• **WORK TO DO**
Please extend the court passage about the application for an income payments order against Mr Baker, picking up after its last sentence.

• **TEXT BLOCK**
###
On 26 September 2012 Mr Baker attended on the OR for interview. He stated that his only source of income was as a professional gambler, although he has told me today that he had also income from a wedding business and other sources of income. He said that the balance in the Santander accounts has accrued through the accumulation of gambling winnings but in the light of what he has told me it may be that they derived also from other activities.

6.

On 27 November 2012 the OR wrote to Mr Baker enclosing a suggested income payments agreement under section 310A comprised of a single payment of £9,415, which was the sum in the accounts less £781, which the OR estimated to be the cost of Mr Baker’s essential outgoings for one month.

7.

Having no response to that letter, on 14 January 2013 the OR made an application for an IPO under section 310 in the amount of £9,415. As I have said the application was heard by the deputy district judge on 22 February and he dismissed the application.

8.
###
• **EXCERPTED RECORDS**
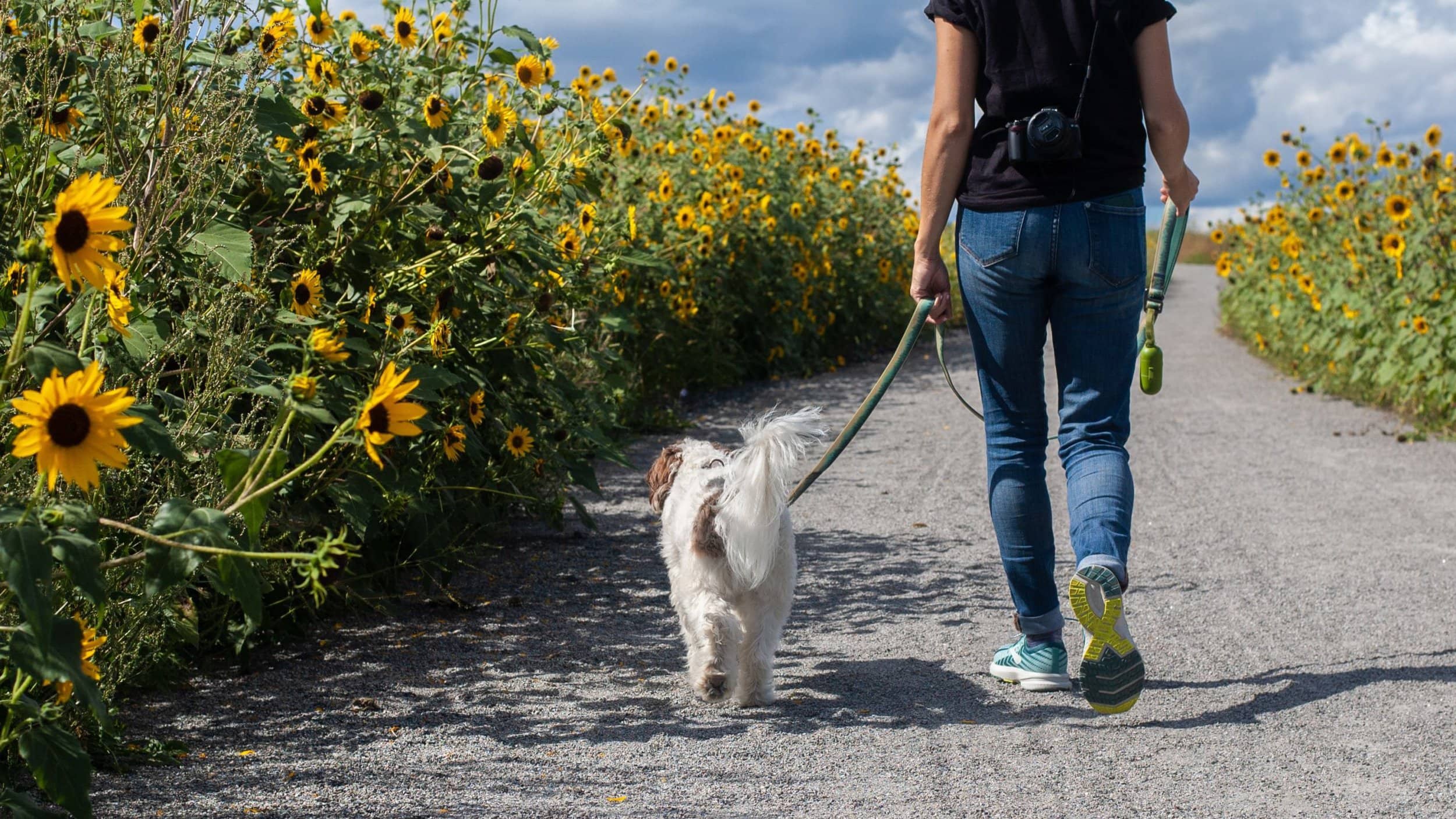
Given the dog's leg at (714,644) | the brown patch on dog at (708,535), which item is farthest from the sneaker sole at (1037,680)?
the brown patch on dog at (708,535)

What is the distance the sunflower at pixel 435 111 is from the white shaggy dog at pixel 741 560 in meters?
1.42

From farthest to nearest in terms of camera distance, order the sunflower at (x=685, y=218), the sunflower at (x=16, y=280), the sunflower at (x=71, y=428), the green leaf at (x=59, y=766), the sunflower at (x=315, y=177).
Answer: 1. the sunflower at (x=685, y=218)
2. the sunflower at (x=315, y=177)
3. the sunflower at (x=16, y=280)
4. the green leaf at (x=59, y=766)
5. the sunflower at (x=71, y=428)

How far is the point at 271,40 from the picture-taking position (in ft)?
11.9

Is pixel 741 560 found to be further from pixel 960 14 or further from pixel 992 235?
pixel 960 14

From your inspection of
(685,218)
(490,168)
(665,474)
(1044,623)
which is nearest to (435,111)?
(490,168)

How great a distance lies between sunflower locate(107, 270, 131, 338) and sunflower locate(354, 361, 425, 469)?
26.7 inches

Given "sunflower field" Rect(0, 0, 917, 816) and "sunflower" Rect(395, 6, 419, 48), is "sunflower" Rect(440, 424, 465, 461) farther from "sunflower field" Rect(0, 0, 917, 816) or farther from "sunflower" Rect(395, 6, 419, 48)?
"sunflower" Rect(395, 6, 419, 48)

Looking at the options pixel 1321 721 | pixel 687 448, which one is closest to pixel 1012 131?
pixel 687 448

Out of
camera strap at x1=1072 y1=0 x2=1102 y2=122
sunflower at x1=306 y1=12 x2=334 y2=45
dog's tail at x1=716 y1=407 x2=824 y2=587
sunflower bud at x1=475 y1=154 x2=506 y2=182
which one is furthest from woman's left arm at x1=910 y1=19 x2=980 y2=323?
sunflower at x1=306 y1=12 x2=334 y2=45

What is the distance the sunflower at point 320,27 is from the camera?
4066mm

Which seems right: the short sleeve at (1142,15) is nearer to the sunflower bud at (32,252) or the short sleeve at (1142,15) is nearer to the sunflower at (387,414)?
the sunflower at (387,414)

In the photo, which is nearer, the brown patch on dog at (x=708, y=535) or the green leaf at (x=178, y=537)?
the green leaf at (x=178, y=537)

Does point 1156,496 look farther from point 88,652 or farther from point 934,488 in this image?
point 88,652

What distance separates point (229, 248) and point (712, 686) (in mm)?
1706
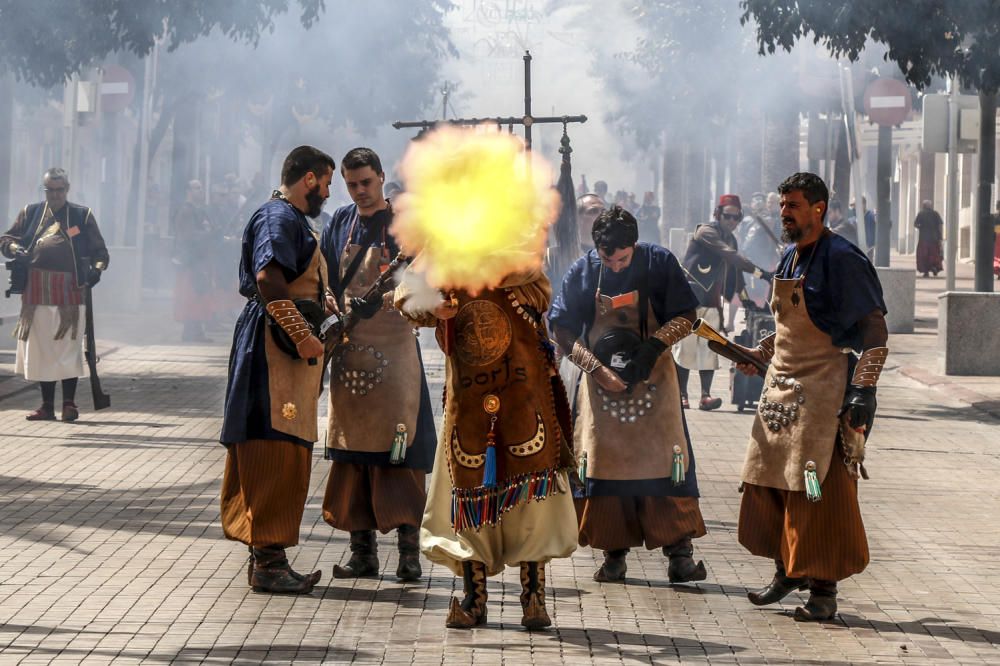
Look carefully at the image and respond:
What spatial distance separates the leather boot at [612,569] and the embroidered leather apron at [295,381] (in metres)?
1.42

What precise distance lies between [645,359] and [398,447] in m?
1.16

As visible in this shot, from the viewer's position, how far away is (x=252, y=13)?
19688 millimetres

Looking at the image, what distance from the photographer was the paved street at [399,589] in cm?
677

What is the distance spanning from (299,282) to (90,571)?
1.68 m

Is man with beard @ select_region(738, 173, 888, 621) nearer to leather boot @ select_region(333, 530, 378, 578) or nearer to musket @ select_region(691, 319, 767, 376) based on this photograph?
musket @ select_region(691, 319, 767, 376)

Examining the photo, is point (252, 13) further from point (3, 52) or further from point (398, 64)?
point (398, 64)

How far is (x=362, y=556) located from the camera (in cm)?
827

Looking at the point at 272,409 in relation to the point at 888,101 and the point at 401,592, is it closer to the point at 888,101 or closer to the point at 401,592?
the point at 401,592

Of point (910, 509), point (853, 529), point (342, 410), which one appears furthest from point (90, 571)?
point (910, 509)

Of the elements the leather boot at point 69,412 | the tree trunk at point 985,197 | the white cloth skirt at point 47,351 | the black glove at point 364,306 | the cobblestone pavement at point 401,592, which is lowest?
the cobblestone pavement at point 401,592

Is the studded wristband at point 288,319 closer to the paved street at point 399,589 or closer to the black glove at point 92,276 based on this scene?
the paved street at point 399,589

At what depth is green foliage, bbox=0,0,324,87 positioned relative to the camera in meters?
18.7

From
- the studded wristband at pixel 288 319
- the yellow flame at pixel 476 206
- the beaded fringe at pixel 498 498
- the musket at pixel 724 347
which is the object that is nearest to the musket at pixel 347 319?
the studded wristband at pixel 288 319

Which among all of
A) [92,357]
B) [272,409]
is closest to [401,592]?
[272,409]
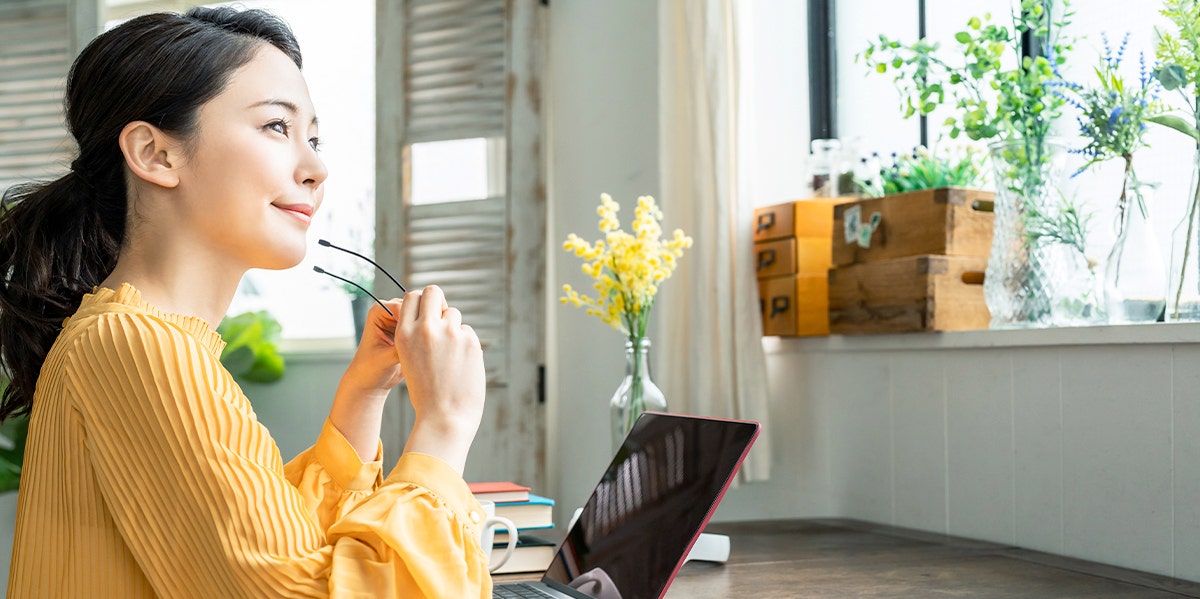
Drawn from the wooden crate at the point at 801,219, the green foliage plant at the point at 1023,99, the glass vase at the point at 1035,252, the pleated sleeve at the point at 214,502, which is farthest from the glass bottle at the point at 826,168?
the pleated sleeve at the point at 214,502

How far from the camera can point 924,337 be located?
1942 mm

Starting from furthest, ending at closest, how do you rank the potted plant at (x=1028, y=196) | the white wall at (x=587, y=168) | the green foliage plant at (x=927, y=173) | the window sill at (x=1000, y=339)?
the white wall at (x=587, y=168) → the green foliage plant at (x=927, y=173) → the potted plant at (x=1028, y=196) → the window sill at (x=1000, y=339)

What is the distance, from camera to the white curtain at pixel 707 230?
2418 millimetres

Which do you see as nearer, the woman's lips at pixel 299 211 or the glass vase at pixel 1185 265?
the woman's lips at pixel 299 211

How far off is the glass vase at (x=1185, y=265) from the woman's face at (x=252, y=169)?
4.04 ft

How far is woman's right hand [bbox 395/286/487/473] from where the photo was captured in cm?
91

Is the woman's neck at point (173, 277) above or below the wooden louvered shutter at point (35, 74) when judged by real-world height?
below

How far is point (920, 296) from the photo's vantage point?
1938mm

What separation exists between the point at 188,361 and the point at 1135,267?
###
• **OUTPUT**
I now turn to the legislation and make a few preliminary comments as I set out the relevant provisions. Section 306(1) is concerned with the vesting of the bankrupt’s estate in the trustee on his appointment. Property does not vest in anyone on the making of the bankruptcy order itself. This would not catch the money in the Santander account.

9.

Section 307 which is headed ‘After Acquired Property’ provides in subsection (1):

“Subject to this section and section 309 the trustee may by notice in writing claim for the bankrupt’s estate any property which has been acquired by or has devolved upon the bankruptcy’s commencement to the bankruptcy.”

10.

And subsection (5) reads:

“References in this section to property do not include the property which as part of bankrupt’s income may be the subject of an income payments order for the section 310.”

11.

So, on its face, it appears to catch all “property” and would thus include income once received paid after the bankruptcy order. While subsection (5) excludes the property described in that subsection, clearly if an IPO is made income received after the date of that order does not fall within subsection (1). The status of income received after the date of the bankruptcy award but before the IPO is a matter which I will come to later.

12.

Section 309 provides for the time limit for notices under section 307 and 308. If no notice is served after the period of 42 days or any extended period the relevant property does not vest in the trustee in bankruptcy.

13.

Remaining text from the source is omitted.